24 Mayıs 2018 Perşembe

ÇOCUKLUĞUM



Yazar Adı: Maksim Gorki
Basım Yılı: 2017
Yayınevi: Türkiye İş Bankası
Sayfa Sayısı: 278

   Gorki’nin Çocukluğum, Ekmeğimi Kazanırken, Benim Üniversitelerimden oluşan üçlemesidir. Oto biyografi kitabıdır. Bir anı romanı da denilebilir.
    Aleksey Maksimoviç Peşkov (1868-1936) genel olarak bilinen adıyla Maksim Gorki, gerek yaptığı tasvirlerle gerek topluma eleştirel bakmasıyla en önemlisi de hayatını yoksulluk içinde geçirmesi beni kendisine çeken yazarlardan biri olmuştur. Yaşadığı alt sınıfın sert dünyasını keskin gözlemleriyle gözler önüne serer.

   Çocukluğum, Gorki’nin babasının ölmesiyle başlar. Babası öldüğünde 4-5 yaşlarındadır hiç ağlamamıştır. “Ninesi:
  -Niye ağlamadın? Ağlasaydın biraz!
  -İçimden gelmedi. Bütün bunlar öyle ilginçti ki! Çok az ağlardım o da yalnızca kalbimi kırdıklarında; yoksa acı beni ağlatmazdı. Ağlamam babamı her zaman güldürürdü, annem ise bağırırdı.” Say:5
   Volga nehrinden vapurla dedesinin evine taşınırlar. Aynı gün kamara odasında yeni doğan kardeşi de ölür. Yolculukları uzun sürer. Sonunda yol biter. Dedesiyle, dayısı, teyzeleri ve çocuklarıyla tanışır. Onları ihtiyatlı bir ilgiyle izler. Büyüklerden de çocuklardan da hiç hoşlanmamıştır. Yoğun, renkli, anlatılmayacak kadar garip bir hayat başlamıştır. Bu “aklıdan nasibini almamış aile”nin karanlık yaşamı öylesine çileli öylesine acımasızlıklarla doluydu ki. Dedesi onu gammazlık yaptığı için kendinden geçene kadar döver mesela. Hasta yatan Gorki, o bir kaç günde büyüyüverir sanki. Her tür acı, aşağılama karşısında duyarsız kalamaz artık. Annesi de güçsüzdür herkes gibi o da dedesinden korkar.Bir süre sonra annesi de ortadan kaybolur. Dedesinin dayakları altında ninesinin sevgisiyle, ninesinden dinlediği peri masallarıyla nefes alır. Ninesinin dua etmesini izler kimi zaman.

__Görevin Amacı__: Yukarıdaki kitap tanıtımında “Volga nehrinden vapurla” diye başlayan paragrafı, ana bilgilerini koruyarak madde madde yeniden yaz.

__Bilgiler__:
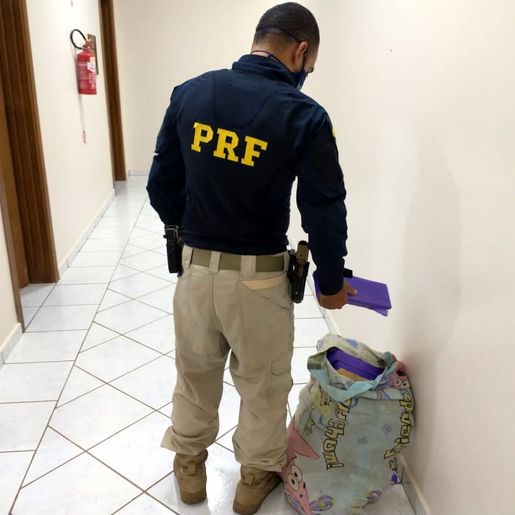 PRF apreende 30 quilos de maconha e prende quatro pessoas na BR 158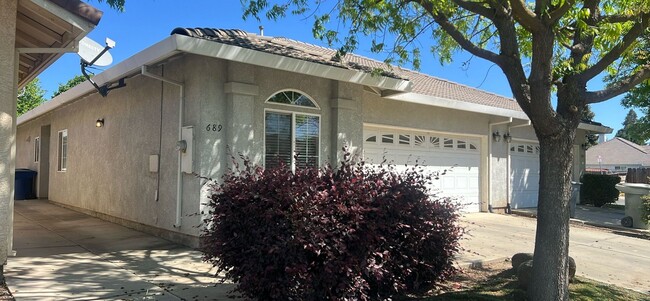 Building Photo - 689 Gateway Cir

==

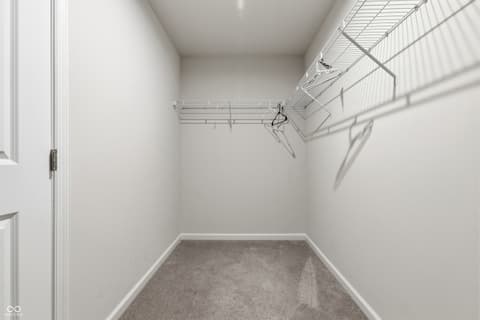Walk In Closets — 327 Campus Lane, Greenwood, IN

__Çözüm__:
- Aile, Volga nehrinden vapurla dedenin evine taşınır. Aynı gün yeni doğan kardeş kamarada ölür.
- Uzun yolculuğun sonunda Gorki dedesi, dayısı, teyzeleri ve onların çocuklarıyla tanışır. Hepsini ihtiyatlı bir ilgiyle izler ama ne büyüklerden ne de çocuklardan hoşlanır.
- Yoğun, renkli ve anlatılmayacak kadar garip bir hayat başlar. Bu ailenin karanlık yaşamı çile ve acımasızlıkla doludur.
- Dedesi onu gammazlık yaptığı için kendinden geçene kadar döver. Gorki hasta yattığı birkaç günde sanki büyüyüverir. Artık her türlü acıya ve aşağılanmaya karşı duyarsız kalamaz.
- Annesi de güçsüzdür ve herkes gibi dededen korkar. Bir süre sonra o da ortadan kaybolur.
- Gorki, dedesinin dayakları arasında ninesinin sevgisi ve ondan dinlediği peri masallarıyla nefes alır. Kimi zaman ninesinin dua edişini izler.